Mesajı Okuyun
Old 08-04-2007, 18:17   #20
Av.Suat Ergin

 
Varsayılan

Alıntı:
Yazan Av. BÜLENT NURİ KURDOĞLU
Sayın Ergin gönderdiğiniz Yargıtay kararı benim tezimi doğruluyor. Ancak yanlış yorumlanmış. Yargıtay kararında açılmış bir tazminat davasından açıkça bahdediliyor. Tazminat davası neticelenince hükmedilen tazminatın tahsilini önlemek amacıyla yapılan tasarrufun, iptali tabi ki istenebilecektir. Çünkü yargılama sonucunda ilama dayalı bir borç oluşacaktır ve 30 gün içinde ödenme zorunluluğu vardır.

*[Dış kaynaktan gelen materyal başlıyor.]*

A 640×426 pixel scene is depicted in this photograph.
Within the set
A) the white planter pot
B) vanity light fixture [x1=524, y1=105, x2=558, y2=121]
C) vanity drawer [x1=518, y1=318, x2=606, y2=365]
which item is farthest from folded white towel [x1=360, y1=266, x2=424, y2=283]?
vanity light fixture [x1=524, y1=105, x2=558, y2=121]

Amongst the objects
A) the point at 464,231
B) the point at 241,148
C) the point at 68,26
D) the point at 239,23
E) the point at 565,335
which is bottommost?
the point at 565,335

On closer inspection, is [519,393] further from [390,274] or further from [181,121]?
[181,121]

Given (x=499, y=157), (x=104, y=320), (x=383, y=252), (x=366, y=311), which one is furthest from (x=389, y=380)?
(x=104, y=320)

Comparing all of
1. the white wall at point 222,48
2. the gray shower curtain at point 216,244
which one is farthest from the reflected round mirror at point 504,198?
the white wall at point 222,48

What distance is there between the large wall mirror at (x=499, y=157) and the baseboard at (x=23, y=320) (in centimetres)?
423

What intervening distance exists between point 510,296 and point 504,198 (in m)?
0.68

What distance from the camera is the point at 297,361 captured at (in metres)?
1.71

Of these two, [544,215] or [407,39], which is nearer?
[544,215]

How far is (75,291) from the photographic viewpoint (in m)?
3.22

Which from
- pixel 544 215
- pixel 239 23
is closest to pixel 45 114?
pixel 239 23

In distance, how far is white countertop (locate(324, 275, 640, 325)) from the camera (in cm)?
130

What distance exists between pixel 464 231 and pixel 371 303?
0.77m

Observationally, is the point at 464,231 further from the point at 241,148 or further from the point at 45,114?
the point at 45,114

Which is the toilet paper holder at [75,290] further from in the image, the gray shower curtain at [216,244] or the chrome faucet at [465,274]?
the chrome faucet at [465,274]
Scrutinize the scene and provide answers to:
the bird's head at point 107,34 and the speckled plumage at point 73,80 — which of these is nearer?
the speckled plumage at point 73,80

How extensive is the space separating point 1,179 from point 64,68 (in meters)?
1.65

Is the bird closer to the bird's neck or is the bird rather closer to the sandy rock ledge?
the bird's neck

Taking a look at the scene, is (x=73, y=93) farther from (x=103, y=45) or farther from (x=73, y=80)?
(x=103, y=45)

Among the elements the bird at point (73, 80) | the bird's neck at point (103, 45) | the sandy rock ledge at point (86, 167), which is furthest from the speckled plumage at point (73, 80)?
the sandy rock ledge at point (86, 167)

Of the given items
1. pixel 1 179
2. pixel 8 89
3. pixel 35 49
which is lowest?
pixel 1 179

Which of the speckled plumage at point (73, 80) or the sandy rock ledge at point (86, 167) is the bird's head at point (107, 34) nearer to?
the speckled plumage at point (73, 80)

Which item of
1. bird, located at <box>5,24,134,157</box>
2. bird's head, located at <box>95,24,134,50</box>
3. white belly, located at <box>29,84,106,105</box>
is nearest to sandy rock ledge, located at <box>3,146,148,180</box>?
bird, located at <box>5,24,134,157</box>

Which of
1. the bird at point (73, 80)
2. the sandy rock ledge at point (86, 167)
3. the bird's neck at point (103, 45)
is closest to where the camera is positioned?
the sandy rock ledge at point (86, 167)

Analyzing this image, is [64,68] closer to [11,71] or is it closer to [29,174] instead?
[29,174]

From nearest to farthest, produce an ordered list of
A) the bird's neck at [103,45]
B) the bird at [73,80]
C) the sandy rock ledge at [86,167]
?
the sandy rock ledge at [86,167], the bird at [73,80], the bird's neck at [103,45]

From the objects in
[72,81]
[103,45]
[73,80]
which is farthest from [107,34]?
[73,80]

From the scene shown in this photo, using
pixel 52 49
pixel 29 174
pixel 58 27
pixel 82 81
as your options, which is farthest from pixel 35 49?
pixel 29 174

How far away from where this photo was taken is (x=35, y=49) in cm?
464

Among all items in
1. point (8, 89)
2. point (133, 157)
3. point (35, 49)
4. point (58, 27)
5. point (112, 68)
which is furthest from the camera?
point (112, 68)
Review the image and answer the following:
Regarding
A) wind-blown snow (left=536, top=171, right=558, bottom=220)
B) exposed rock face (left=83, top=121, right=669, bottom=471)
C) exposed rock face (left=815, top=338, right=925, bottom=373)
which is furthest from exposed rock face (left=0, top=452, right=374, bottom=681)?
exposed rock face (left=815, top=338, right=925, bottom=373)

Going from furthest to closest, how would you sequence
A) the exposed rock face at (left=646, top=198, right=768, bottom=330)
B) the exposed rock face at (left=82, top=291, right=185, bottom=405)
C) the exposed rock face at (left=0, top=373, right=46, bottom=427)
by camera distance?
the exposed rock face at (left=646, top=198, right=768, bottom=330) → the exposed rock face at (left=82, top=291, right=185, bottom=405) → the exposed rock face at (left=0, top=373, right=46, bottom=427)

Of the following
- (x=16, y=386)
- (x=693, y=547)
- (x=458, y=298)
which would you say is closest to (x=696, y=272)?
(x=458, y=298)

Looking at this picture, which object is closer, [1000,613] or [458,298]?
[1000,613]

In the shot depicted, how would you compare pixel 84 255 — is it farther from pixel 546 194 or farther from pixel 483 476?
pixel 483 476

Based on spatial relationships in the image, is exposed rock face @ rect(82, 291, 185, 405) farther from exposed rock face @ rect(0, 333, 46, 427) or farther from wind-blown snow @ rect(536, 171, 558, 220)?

Ancak vadesi henüz gelmemiş bir borcun ödenmeyeceğini neye dayanarak düşünüp yargısal yollara başvurulabilecek.

Borç muaccel hale gelip de alacaklı tarafından hukuki yollara başvurularak takibe geçilmeden tasarrufun iptali davasını da muvaaza davasını da açamazsınız. Çünkü borcun ödeme gününe kadar borçlunun kendi mal varlığını olağan ticari ya da sosyal hayatı çercevesinde tasarruf etme hakkı vardır. Bu durum borç muaccel hale geldiğinde borcunu ödemeyeceği anlamında değerlendirilemez.

Eğer vadesi geldiğinde borcunu ödemezse yaptığı bütün işlemlerin iptalini dava etme hakkınız var. O zaman tasarrufun iptali davası da muvaaza davası da açabilirsiniz.

Sayın Kurdoğlu,

Sunduğum Yargıtay kararı sizin 'tezinizi' doğrulamamaktadır. Siz ısrarla alacağın 'muaccel' hale gelmesi gerektiğini savunmaktasınız. B.K. 18 inci maddeye göre dava açılabilmesi için alacağın muaccel hale gelmesi gerekmemektedir. Yargıtay böyle düşünmektedir. Aksi takdirde yukarıdaki ve benzer kararlarda 'muaccel alacaktan' söz edilirdi. Maddeye göre muvazaa davası açabilmek için, borçluda bir alacağının olması iddiası yeterlidir. Yani hukuki yararının bulunması gerekmektedir. Karardaki tazminat davasının alacaklısı belki de açmış olduğu tazminat davasını kaybedecektir. Ancak buna rağmen Yargıtay muvazaa davasının sonuçlandırılması için öncelikle 'tazminat' davasının sonuçlanmasının beklenmesini istemektedir.

Alıntı:
tasarrufun, iptali tabi ki istenebilecektir.

Tasarrufun iptali davası değil; muvazaa sebebine dayalı dava açabilecektir.

Alıntı:
Çünkü yargılama sonucunda ilama dayalı bir borç oluşacaktır ve 30 gün içinde ödenme zorunluluğu vardır.

İlama dayalı borcun ödenmesi için 30 günlük süreyi nereden buldunuz bilemiyorum. Açıklarsanız sevinirim.

Alıntı:
Sayın Ergin gönderdiğiniz Yargıtay kararı benim tezimi doğruluyor. Ancak yanlış yorumlanmış.

Yanlış yorumlayan kim?

Alıntı:
Ancak vadesi henüz gelmemiş bir borcun ödenmeyeceğini neye dayanarak düşünüp yargısal yollara başvurulabilecek.

Bu cümleyi de anlamadığımı izaha muhtaç olduğunu itiraf ediyorum.